Planner action shape:

{
  "action": "export_evidence_corpus",
  "output_dir": "./trace-evidence",
  "filters": {"has_errors": true},
  "limit": 100,
  "include_raw": true
}

The output directory contains:

overview.md: compact entry point with dataset counts and links to detail files
detail/<trace-id>.md: per-trace summary, task ids, error spans, and tool-like spans
raw/<trace-id>.jsonl: processed selected raw spans for drill-down when include_raw is true
index.json: machine-readable corpus metadata and trace file references

For MetaHarness, pass the generated overview directly:

uv run metaharness run ./my-harness \
  --trace-evidence ./trace-evidence/overview.md

Trace Shape¶

The first implementation expects one JSON object per line.
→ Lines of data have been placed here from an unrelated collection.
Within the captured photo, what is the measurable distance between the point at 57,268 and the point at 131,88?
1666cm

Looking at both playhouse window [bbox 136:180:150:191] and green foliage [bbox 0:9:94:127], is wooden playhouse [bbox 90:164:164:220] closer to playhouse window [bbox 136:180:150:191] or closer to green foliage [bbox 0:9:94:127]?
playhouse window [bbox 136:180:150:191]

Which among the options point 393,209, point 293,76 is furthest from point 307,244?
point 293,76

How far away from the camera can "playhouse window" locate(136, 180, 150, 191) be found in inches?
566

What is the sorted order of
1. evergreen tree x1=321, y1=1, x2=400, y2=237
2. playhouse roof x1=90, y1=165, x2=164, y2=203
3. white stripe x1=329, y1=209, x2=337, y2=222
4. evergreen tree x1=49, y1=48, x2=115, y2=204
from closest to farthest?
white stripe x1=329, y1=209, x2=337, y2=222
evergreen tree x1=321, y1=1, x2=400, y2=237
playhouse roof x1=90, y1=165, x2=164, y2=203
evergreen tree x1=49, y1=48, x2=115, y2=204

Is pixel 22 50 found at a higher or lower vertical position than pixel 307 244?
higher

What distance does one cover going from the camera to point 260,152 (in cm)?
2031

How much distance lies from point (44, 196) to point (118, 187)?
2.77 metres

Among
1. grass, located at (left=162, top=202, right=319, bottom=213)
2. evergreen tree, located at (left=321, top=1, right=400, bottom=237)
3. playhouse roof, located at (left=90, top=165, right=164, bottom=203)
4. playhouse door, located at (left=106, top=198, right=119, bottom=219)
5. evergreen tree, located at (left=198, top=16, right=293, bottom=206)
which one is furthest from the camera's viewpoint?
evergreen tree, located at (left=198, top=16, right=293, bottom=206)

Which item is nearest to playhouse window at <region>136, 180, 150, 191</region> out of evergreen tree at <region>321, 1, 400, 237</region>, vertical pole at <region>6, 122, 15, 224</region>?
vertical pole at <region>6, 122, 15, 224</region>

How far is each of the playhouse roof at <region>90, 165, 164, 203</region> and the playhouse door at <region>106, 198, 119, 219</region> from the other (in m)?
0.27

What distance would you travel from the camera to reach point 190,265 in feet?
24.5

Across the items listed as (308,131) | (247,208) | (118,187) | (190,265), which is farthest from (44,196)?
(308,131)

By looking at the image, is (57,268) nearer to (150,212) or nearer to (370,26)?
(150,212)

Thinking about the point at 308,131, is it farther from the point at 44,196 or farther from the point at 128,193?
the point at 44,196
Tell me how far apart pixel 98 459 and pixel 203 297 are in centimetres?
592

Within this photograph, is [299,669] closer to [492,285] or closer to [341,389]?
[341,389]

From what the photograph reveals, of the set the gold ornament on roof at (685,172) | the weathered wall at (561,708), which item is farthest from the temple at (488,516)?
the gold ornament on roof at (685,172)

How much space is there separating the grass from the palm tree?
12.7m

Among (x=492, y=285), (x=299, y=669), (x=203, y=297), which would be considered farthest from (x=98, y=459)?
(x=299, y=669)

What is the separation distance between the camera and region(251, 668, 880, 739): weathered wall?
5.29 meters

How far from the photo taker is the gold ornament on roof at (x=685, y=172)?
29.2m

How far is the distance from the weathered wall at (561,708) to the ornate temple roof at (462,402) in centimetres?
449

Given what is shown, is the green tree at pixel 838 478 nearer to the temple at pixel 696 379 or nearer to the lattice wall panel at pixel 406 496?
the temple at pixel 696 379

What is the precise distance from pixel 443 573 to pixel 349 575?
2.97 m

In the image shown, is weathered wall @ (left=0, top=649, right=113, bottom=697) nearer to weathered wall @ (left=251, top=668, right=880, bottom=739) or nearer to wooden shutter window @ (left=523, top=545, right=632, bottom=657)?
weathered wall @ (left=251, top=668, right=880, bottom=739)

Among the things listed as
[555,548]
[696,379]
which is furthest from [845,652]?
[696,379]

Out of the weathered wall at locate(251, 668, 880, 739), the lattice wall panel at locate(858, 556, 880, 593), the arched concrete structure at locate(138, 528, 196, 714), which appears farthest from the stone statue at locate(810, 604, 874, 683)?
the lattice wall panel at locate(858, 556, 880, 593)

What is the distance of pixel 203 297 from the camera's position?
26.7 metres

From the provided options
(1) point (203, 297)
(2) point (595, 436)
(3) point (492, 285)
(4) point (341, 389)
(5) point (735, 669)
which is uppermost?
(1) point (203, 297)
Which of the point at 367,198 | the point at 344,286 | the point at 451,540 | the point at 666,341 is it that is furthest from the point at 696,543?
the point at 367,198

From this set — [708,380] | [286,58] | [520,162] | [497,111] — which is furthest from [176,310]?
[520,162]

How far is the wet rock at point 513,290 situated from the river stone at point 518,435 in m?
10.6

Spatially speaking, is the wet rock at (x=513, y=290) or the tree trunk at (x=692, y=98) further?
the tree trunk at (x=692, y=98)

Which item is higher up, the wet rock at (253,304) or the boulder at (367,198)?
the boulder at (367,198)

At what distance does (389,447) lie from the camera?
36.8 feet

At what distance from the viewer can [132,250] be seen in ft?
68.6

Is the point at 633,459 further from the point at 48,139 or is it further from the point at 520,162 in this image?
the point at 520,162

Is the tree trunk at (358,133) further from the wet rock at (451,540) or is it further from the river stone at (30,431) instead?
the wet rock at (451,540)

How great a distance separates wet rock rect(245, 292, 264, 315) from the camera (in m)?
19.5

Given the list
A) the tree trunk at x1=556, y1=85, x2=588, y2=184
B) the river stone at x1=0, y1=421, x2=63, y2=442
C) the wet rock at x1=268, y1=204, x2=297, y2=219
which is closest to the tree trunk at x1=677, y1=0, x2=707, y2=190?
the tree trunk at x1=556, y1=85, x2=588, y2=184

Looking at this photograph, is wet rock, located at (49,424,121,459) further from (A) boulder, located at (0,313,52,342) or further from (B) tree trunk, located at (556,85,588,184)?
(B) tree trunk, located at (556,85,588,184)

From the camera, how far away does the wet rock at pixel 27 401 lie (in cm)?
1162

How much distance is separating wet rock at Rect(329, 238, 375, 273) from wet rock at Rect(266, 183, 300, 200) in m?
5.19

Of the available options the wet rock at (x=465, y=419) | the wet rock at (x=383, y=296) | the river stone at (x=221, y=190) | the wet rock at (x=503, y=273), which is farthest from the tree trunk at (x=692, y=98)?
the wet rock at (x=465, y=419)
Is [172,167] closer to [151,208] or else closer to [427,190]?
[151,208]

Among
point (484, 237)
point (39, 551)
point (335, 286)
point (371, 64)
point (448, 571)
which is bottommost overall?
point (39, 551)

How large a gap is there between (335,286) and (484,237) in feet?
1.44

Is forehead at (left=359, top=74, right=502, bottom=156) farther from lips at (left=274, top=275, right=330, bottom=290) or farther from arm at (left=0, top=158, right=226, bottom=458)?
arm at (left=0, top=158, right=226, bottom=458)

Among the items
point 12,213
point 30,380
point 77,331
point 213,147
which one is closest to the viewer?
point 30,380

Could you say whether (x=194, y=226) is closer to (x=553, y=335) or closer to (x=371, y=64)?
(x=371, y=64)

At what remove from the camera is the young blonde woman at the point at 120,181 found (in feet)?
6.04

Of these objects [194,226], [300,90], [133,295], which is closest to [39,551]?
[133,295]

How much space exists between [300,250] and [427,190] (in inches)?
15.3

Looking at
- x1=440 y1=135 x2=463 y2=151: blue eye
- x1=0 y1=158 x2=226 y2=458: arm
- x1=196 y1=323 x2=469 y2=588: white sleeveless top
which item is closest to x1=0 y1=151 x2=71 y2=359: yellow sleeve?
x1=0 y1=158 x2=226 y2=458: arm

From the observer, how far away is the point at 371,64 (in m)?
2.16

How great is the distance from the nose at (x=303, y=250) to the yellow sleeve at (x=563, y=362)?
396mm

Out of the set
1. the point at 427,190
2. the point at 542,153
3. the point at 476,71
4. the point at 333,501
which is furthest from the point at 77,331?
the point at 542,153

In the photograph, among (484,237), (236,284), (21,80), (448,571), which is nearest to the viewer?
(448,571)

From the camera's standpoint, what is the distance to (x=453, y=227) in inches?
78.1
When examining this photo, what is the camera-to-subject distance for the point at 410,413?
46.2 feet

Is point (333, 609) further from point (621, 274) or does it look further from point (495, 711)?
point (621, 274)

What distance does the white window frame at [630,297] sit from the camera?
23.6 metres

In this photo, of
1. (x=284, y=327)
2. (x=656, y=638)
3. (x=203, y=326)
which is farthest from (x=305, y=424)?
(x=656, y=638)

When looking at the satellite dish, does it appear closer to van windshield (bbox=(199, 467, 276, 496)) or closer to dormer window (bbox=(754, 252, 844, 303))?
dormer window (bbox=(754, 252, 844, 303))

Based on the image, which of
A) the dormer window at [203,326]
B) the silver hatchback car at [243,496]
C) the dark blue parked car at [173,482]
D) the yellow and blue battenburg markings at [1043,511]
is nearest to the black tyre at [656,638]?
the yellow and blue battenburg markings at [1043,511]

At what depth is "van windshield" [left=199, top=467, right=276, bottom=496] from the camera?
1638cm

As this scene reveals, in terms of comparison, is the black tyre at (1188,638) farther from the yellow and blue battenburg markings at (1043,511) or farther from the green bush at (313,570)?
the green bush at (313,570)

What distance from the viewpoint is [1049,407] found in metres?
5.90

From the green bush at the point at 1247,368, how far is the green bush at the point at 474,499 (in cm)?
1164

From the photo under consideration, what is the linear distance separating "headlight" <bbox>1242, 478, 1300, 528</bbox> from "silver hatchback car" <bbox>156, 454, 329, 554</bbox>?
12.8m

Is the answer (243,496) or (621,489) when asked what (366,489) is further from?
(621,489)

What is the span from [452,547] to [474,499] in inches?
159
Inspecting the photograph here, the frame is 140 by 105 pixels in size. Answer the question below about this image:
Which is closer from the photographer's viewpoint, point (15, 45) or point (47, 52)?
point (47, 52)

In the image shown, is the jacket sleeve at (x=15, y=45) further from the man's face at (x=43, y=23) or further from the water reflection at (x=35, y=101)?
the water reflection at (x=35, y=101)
Each line should represent one span with fields such as:

{
  "trace_id": "trace-1",
  "span_id": "span-1",
  "parent_span_id": null,
  "name": "agent.Root",
  "kind": "SPAN_KIND_INTERNAL",
  "start_time": "2026-01-01T00:00:00Z",
  "end_time": "2026-01-01T00:00:01Z",
  "status": {"code": "STATUS_CODE_ERROR"},
  "resource": {"attributes": {"service.name": "my-agent"}},
  "attributes": {
    "inference.project_id": "my-project",
    "inference.agent_name": "Root",
    "inference.llm.model_name": "gpt-test"
  }
}

This is intentionally compatible with the HALO/OpenTelemetry-style file export pattern where trace data is stored as JSONL and queried through a sidecar index.